Le rabassier, attentif, aux mouvements de la mouche La saison venue, le « cavage » des truffes, c’est-à-dire leur recherche dans le sol, se pratique à l’aide de chiens et de truies, mais nombreux sont encore ceux qui chassent à la mouche. Ils tiennent compte du comportement de celle-ci, qui attirée par l’odeur dégagée du sol par la truffe mûre, s’apprête à déposer ses œufs sur le sol, à proximité du champignon.
Les observations de Guérin-Méneville montrent que souvent les truffes colonisées par les larves de Sui/lia avaient déjà été creusées par les adultes de Liodes cinnamomea, coléoptère dont les larves, elles aussi, se développent à l’intérieur des truffes. Il serait intéressant de vérifier, comme on le dit, qu’une truffe blessée par cet insecte ou un autre, exhale un parfum plus développé, sinon différent, que le chien truffier et probablement la mouche dépistent rapidement et sans erreur.
Le comportement de recherche des Suillia avertit le rabassier, attentif à leurs mouvements, de la présence du précieux champignon. Par temps calme et doux, dès que le caveur voit une mouche revenir toujours à la même place, après des circuits plus ou moins nombreux, et finit par se poser, il peut alors creuser délicatement, écartant terre et cailloux pour découvrir la truffe. L’insecte lui désigne l’emplacement.

**Données de référence**:
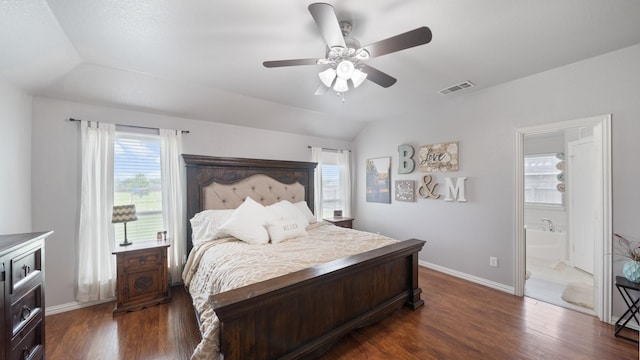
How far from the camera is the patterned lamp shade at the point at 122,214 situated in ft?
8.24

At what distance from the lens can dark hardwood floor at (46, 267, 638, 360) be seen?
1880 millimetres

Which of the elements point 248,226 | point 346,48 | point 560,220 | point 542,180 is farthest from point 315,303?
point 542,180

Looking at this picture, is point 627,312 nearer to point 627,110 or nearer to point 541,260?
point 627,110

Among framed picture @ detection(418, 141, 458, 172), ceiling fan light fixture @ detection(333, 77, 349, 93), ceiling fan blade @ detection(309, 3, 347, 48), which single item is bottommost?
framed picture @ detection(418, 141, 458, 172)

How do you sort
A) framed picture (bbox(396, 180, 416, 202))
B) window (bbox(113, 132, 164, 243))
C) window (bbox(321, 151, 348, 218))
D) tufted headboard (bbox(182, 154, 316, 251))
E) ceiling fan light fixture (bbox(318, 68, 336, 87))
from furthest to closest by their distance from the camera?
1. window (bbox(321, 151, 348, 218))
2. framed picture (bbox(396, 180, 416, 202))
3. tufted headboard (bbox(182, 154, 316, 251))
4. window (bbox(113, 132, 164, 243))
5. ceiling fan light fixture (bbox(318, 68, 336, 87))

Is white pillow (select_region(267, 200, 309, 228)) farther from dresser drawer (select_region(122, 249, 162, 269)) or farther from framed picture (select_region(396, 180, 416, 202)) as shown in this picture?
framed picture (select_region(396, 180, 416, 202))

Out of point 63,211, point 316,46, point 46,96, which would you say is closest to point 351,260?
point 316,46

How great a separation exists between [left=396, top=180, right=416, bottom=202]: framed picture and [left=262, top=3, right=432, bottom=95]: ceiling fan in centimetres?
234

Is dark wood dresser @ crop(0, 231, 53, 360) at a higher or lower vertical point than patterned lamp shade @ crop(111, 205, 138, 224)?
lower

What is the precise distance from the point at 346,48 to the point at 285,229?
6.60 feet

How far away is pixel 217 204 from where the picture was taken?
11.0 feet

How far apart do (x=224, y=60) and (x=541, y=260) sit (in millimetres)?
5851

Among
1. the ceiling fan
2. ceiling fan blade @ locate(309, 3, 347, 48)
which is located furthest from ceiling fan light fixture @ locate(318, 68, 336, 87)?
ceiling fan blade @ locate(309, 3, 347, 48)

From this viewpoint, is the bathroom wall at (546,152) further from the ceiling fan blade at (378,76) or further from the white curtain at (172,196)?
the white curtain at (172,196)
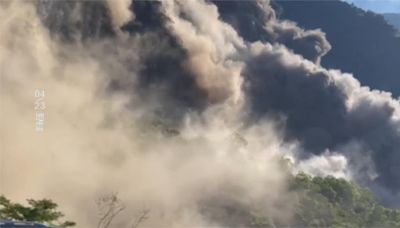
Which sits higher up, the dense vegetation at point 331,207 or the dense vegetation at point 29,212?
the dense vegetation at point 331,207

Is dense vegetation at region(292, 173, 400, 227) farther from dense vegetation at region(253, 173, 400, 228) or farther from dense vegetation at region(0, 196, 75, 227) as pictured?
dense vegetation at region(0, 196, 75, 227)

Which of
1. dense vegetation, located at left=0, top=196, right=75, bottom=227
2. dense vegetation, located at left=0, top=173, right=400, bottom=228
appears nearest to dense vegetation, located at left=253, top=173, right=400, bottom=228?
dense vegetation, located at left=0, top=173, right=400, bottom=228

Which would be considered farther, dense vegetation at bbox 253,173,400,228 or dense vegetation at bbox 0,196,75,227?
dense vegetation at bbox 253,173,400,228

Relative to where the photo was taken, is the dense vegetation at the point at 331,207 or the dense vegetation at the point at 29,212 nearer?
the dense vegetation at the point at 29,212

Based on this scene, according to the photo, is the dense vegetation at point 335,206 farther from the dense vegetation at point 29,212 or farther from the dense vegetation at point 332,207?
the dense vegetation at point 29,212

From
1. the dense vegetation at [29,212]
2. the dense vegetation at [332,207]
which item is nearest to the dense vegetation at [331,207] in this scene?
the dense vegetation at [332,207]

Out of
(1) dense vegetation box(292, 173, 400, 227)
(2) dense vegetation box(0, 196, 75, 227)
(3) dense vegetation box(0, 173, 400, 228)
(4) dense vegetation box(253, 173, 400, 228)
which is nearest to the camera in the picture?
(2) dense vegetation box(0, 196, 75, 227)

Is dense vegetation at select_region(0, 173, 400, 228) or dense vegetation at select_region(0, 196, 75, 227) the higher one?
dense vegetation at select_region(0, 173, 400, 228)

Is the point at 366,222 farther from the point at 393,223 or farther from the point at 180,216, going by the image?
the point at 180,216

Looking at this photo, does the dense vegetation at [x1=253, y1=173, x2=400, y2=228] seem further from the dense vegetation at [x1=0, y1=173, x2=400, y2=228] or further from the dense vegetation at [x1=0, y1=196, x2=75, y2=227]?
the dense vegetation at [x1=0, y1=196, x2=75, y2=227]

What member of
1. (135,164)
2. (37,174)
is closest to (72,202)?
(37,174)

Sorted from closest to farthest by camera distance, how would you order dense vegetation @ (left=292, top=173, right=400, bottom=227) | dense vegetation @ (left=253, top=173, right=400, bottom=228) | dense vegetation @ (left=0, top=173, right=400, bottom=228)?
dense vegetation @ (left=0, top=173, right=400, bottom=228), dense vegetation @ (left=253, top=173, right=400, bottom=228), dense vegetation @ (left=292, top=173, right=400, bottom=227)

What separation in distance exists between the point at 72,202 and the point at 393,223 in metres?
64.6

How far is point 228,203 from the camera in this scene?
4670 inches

**Travail demandé**:
- A) Répondez aux questions suivantes d'après l'extrait sur la recherche des truffes :
(i) Outre la mouche, à l'aide de quels animaux pratique-t-on le « cavage » des truffes ?
(ii) Quel coléoptère avait souvent déjà creusé les truffes colonisées par les larves de mouche ?
(iii) Par quel temps le caveur observe-t-il le retour de la mouche à la même place ?
- B) Recopiez mot pour mot le passage de l'extrait sur la recherche des truffes qui commence par « Les observations de » et se poursuit jusqu'à « et sans erreur. ».

**Réponses attendues**:
- A)
(i) À l'aide de chiens et de truies.
(ii) Liodes cinnamomea.
(iii) Par temps calme et doux.

- B)
Les observations de Guérin-Méneville montrent que souvent les truffes colonisées par les larves de Sui/lia avaient déjà été creusées par les adultes de Liodes cinnamomea, coléoptère dont les larves, elles aussi, se développent à l’intérieur des truffes. Il serait intéressant de vérifier, comme on le dit, qu’une truffe blessée par cet insecte ou un autre, exhale un parfum plus développé, sinon différent, que le chien truffier et probablement la mouche dépistent rapidement et sans erreur.